Exercise aim. Please quote the smoker forum thread below word for word, from "I couldn't agree more" through "old MES 40''.".

*** Document text

Once the window gets a smoke film on it, it's virtually useless to see thru.  Yes, you can clean it, but the film will come right back after a few hours of smoking, especially if it's cold outside.

Save the money  on glass, and add things like:

Adjustable brackets for more racks

Jerky Screens

How about a 800 watt/1200 watt element?

Todd


----------



## linguica (Dec 9, 2012)

MSG: Mr Todd Johnson. ORIGIN: IMF-SMF section.   Your mission, should you accept it, is to Invade and undermine MasterBuilt by designing and building a mid-priced smoker that does what the packing box says it will. This smoker must work properly out of the box while still leaving some "tinker room" for DIY's. As always, if you or your team are compromised, SMF will disavow any knowledge of the IMF Force.  This thread will self destruct  in 30 seconds


----------



## tjohnson (Dec 9, 2012)

Linguica said:


> MSG: Mr Todd Johnson. ORIGIN: IMF-SMF section.   Your mission, should you accept it, is to Invade and undermine MasterBuilt by designing and building a mid-priced smoker that does what the packing box says it will. This smoker must work properly out of the box while still leaving some "tinker room" for DIY's. As always, if you or your team are compromised, SMF will disavow any knowledge of the IMF Force.  This thread will self destruct  in 30 seconds


I should have saved the box from my new 2012 MES 40!

Would have worked perfectly, and in the event it got destroyed, find another box


----------



## barbqjim (Dec 9, 2012)

Sorry to hear the issues with the new MES. Nice mod. I am anxious to hear how it works side by side with the previous model. I am going to buy a 40 MES but I am not sure if i should go with the 2012 or the 2011 model. I currently have a offset smoker and it works well but is quite high in tending. I want to get the MES and a AMNPS to simplify things a bit I hope. thanks for the info and any future comparisons.


----------



## texacajun (Dec 11, 2012)

TJohnson said:


> Thanks Dude!
> 
> IMHO:
> 
> ...


I couldn't agree more with you Todd. The more bells and whistles you add the more issues your going to have.

The hinge on the new model looks poorly designed. You have to remember these are manufactured in china.

From the looks of it they have really started skimping on the quality. I will stick with my old MES 40''.

But coming from your point of view I understand your purchase of the new model. I would like to see a built in

stop for the door installed on the hinge itself. Like the older model see the stop installed in the older one circled

in red and no stop in the newer model above it.













348x261px-LL-30d71029_DSCF5487.jpg



__ texacajun
__ Dec 11, 2012


----------



## tjohnson (Dec 11, 2012)

I'm slammed with Holiday orders, but promise to post a side x side thread of the Old Model MES 40 and the New 2012 MES 40.  I just so happen to have a brand new unit of each model for the comparison.

I have also heard complaints about the side vent on the 2012 MES. 

If the wind is blowing, the unit will "Backdraft", and smoke actually comes out thru the chip loader.

We're working on a simple mod for this

Bells & Whistles look cool, but they have to function too

Good thing I purchased the extended warranty!!!

Todd


----------

******
*** Collected data

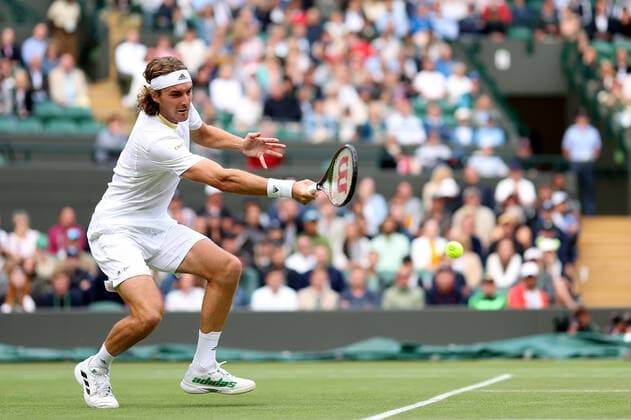 2nd July 2022, All England Lawn Tennis and Croquet Club, London, England; Wimbledon Tennis tournament; Stefanos Tsitsipas plays a forehand to Nick Kyrgios in the mens singles  ActionPlus12404354 ShaunxBrooks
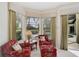 Cozy sitting area with outdoor view and two chairs with matching ottoman at 2111 Muskogee Trl, Nokomis, FL 34275
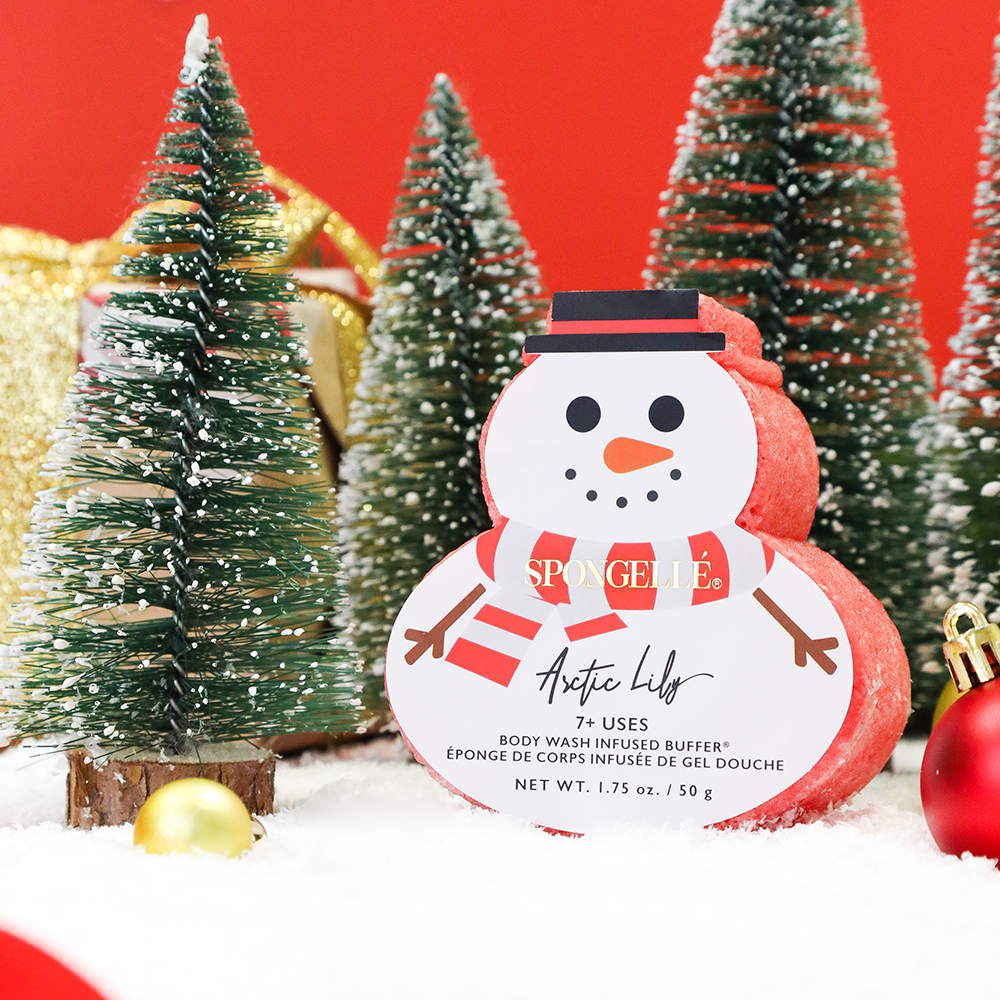 Spongellé Arctic Lily Holiday Snowman body wash infused buffer with floral and winter-themed design for gentle skin cleansing.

******

Result.
I couldn't agree more with you Todd. The more bells and whistles you add the more issues your going to have.

The hinge on the new model looks poorly designed. You have to remember these are manufactured in china.

From the looks of it they have really started skimping on the quality. I will stick with my old MES 40''.